■ What you need to do
Count the lines in the rows below that contain the word "nearer". Reply with the number alone.

■ Data for this exercise
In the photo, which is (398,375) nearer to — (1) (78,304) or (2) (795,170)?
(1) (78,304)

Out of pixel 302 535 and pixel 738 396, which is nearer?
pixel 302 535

...

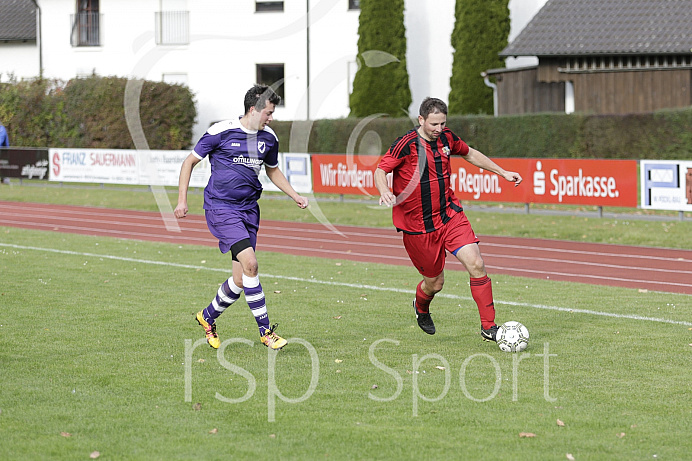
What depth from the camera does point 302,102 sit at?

■ Problem solution
2